> [SOURCE EXTRACT]
"""
DO NOT resort to "safe" trash talk. Trash talk is highly recommended, and in some years, can be the only redeeming factor of the series. While I would never discourage trash talk, I would caution you away from the same old same. For example, Sox fans: Cubs fans are well aware their team has not won a World Series since 1908. They're reminded of it quite often, actually. There's no need to continue to remind them. And Cubs fans: Sox fans can see that no one shows up to their games, and that their stadium is located in the less affluent part of town. They also don't need constant reminders. You're better than this, Chicago baseball fans. Expand your repertoire and show some confidence in your creative abilities.

DO make sure to fact check your insults. I get it. The sports world is fast-paced and overlapping. You almost certainly expected the Bulls to still be playing at this time of the year. The optimists out there may have expected the Blackhawks to still be in the running as well. Truth be told, you're only watching baseball because there's nothing else on until Bears training camp. That's fine. Just remember to check and make sure last year's insults still apply. So Cubs fans, Adam Dunn was your favorite whipping boy last year. He's had a really nice start to the season. Replace his name with Alexei Ramirez. And Sox fans, Ryan Dempster is normally a safe bet for some shit-talking. He's also had a great start to the season. Replace his name with Chris Volstad.

DO NOT get into a physical altercation with the opposing team's fans. This should go without saying, but leave the tough guy act to the opposing catchers. We've been a lot better about fighting in the stands than we were at the series' inception, and as Americans, are still nowhere near our European counterparts when it comes to fan violence. By all means, act like an idiot, as long as your idiocy remains verbal.

HEY I LIKE MY TEAM MORE THAN YOU LIKE YOURS!!

YOU DO NOT!!

I DO TOO!!

WHY DON'T YOU FIGHT ME THEN TO PROVE IT!!

THAT SOUNDS LIKE A FANTASTIC IDEA!! I'M GLAD YOU THOUGHT OF IT!!

It's not a fantastic idea. You'll find yourself spending a night in jail for trying to prove your devotion to your team, which was never in question to begin with.

DO antagonize the person wearing a Half Cubs, Half Sox jersey. Finally something Cubs fans and Sox fans can agree on! Who does this Darwin Award candidate think he/she is, rooting for BOTH teams? There's only three reasons why someone would wear a Half Cubs, Half Sox jersey, none of which are defensible.
"""
> [DATASET ROWS]
"""
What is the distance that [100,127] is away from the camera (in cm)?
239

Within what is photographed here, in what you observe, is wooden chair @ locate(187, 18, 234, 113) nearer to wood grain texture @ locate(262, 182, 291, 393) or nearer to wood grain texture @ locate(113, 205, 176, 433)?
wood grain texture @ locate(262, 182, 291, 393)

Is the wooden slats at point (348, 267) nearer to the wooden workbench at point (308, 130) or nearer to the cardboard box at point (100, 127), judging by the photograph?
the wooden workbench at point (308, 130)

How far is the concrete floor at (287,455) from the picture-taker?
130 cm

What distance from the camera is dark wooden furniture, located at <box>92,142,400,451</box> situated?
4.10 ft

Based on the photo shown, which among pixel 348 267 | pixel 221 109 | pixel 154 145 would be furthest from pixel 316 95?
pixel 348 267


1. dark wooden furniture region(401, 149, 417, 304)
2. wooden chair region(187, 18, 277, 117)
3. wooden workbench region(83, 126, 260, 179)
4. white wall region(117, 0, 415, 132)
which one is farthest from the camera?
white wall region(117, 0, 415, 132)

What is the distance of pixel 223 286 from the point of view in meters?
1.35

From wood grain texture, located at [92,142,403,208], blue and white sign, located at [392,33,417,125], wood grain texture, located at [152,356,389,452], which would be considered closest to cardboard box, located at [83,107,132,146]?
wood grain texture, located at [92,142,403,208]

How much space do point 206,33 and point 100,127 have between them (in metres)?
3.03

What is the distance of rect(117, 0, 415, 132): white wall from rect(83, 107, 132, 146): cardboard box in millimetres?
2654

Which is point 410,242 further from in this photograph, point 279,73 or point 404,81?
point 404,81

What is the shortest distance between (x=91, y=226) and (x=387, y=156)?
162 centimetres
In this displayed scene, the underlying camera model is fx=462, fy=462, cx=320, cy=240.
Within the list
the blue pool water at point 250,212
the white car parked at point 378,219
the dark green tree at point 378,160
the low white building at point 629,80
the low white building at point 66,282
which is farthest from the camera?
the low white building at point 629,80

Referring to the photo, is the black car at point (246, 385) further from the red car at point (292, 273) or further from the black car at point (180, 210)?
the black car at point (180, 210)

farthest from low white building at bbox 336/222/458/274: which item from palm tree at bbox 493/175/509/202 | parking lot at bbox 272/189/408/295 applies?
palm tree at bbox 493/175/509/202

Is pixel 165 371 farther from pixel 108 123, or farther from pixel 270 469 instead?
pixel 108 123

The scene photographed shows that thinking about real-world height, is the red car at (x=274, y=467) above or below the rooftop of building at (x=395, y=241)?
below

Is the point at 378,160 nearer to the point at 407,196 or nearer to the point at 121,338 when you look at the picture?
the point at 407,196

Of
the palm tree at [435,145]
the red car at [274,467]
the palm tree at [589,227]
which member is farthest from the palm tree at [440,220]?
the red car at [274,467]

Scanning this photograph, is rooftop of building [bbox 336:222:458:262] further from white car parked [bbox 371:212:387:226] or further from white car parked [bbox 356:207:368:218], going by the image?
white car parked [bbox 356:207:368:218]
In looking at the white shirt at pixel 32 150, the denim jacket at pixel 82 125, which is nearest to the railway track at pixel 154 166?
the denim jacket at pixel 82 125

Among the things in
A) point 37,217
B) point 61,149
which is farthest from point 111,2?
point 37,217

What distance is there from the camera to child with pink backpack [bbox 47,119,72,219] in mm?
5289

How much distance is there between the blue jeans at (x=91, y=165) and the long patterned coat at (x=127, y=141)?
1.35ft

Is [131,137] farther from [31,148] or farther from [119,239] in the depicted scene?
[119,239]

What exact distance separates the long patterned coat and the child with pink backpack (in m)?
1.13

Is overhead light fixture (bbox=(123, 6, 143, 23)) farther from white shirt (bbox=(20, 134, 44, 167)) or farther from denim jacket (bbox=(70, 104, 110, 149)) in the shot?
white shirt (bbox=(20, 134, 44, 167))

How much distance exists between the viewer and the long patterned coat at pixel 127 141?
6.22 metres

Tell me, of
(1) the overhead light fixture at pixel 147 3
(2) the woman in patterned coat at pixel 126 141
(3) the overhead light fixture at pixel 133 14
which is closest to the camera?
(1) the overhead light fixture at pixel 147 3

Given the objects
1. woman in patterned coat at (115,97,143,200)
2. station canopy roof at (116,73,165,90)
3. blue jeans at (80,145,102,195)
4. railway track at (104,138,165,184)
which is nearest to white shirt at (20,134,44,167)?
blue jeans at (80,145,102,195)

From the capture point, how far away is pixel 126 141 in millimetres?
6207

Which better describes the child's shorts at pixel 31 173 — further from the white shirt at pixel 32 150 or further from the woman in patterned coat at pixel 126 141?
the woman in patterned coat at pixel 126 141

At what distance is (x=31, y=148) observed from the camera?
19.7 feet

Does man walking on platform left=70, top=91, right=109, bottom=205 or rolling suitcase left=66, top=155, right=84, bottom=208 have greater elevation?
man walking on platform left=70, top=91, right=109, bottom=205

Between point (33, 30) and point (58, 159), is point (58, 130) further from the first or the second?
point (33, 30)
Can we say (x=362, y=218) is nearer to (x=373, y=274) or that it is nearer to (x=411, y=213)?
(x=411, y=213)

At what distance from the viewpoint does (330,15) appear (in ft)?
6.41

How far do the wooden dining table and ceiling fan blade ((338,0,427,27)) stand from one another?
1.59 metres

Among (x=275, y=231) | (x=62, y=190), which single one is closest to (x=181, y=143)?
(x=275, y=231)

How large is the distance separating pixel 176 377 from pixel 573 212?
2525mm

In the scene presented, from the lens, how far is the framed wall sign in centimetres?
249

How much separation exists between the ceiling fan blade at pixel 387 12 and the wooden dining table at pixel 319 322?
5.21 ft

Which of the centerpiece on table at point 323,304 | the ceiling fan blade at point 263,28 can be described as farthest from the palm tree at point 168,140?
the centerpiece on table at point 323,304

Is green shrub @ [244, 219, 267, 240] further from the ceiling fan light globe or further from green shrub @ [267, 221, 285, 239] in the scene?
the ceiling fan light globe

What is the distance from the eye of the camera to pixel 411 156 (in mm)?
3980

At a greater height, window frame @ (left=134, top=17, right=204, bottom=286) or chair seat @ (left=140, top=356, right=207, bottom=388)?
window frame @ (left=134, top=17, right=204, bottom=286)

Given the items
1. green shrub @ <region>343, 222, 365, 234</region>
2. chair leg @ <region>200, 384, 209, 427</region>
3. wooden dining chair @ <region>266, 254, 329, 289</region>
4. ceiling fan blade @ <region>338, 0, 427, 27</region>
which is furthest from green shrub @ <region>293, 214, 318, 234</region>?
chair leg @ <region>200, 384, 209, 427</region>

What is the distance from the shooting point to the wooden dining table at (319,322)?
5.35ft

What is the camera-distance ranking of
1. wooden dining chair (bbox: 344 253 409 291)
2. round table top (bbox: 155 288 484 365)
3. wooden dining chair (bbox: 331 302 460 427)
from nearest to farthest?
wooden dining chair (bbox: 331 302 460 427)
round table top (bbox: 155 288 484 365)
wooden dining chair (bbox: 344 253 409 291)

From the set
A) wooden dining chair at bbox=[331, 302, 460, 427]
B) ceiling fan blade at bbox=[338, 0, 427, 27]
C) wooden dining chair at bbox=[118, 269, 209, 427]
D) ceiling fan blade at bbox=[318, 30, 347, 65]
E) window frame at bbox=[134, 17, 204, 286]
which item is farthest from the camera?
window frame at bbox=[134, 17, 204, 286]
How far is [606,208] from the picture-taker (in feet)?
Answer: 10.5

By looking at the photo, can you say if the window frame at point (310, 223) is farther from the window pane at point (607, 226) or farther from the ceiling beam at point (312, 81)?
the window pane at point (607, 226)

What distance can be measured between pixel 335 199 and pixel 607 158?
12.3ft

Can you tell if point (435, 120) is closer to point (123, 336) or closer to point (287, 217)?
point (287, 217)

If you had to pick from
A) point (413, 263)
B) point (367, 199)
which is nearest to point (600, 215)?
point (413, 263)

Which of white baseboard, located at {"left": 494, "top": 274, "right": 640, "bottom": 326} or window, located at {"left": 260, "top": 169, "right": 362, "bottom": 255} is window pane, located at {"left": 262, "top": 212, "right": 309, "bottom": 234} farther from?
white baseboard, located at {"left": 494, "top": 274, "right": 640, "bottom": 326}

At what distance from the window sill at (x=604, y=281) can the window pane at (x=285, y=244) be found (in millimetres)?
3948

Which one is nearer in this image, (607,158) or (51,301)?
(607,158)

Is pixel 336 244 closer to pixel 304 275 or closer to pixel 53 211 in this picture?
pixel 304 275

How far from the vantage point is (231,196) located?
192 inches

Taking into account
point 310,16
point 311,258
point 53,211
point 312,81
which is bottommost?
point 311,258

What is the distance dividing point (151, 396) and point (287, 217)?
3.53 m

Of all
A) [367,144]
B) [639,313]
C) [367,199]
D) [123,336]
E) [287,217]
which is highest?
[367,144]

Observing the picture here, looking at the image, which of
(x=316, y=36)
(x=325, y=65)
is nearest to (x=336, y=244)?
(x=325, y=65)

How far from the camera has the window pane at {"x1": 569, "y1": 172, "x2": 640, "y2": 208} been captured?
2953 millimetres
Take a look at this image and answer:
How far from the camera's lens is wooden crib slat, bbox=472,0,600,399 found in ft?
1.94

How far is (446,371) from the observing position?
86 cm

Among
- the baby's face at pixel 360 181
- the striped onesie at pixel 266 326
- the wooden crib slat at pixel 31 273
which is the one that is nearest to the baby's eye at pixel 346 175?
"""
> [SET EXERCISE] In the Cubs–Sox fan guide, which player's name should Cubs fans use in place of Adam Dunn's?

> [REPLY] Alexei Ramirez